Though the summer of a lifetime may be coming to a close, Kellie’s performance career is brimming with new beginnings. After two years of full-time training at Phoenix Performing Arts College, she is now studying part-time in order to balance her professional work. Rightly so, for the rest of her year is packed as she prepares for dancing roles in two musical theatre shows: Blonde Bombshell in November; and Olly, Polly & the Beanstalk for Dublin’s Olympia Theatre Christmas pantomime in December. Now a returning Riverdance flying squad cast member, inaugurated with a bucket list performance for German president Frank-Walter Steinmeier at Bürgerfest in Berlin earlier this month, Kellie also has hopes to tour with the company next year.

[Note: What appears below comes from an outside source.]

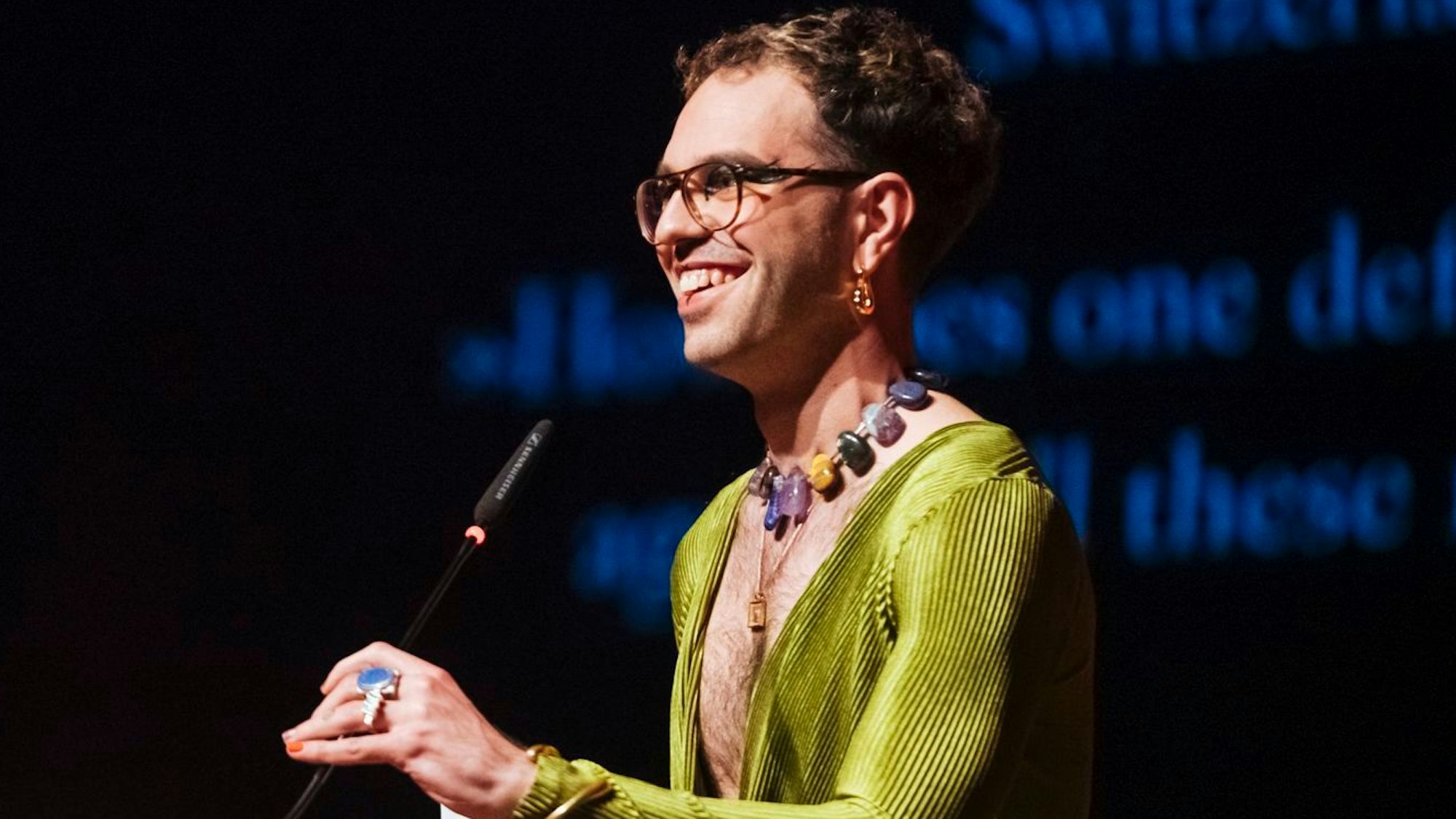 Kim de l'Horizon steht am Mikrofon mit einem grünen Kleid und Schmuck.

Even after achieving such major milestones in the competitive and performance worlds at such a young age, nurturing and advancing her skillset is a challenge that Kellie wholeheartedly embraces. “No matter how much you’ve achieved, no matter how far you’ve gotten, I believe you can always get better.” She knows from personal experience how to find room to improve, both physically and mentally, especially now that she has earned one of the most coveted casting spots in the Irish dance world. “You can get in [Riverdance] and feel great,” Kellie says, “but to stay there, you have to work hard.”
But she doesn’t have to look far to find inspiration. “I look up to so many people who I know are thinking that they can get better,” Kellie says. “Seeing the likes of the leads in Riverdance, and the people on the West End and Broadway that have been there for such a long time – they’re the ones that inspire me and push me to become what I want to be.”
Even when the stakes are highest at both professional and competitive levels, Kellie insists that “if you love it and that’s what you want to do, then you were meant to do that.” She adds that, if you put in the work, there’s no reason why you shouldn’t be happy with what you do, no matter the result. “I believe I was put on this earth to perform, because that’s all I can ever think of doing.”
“Our joy comes through our dance,” Kellie says. “Just remember why you wanted to do it – because you love it. That will show.”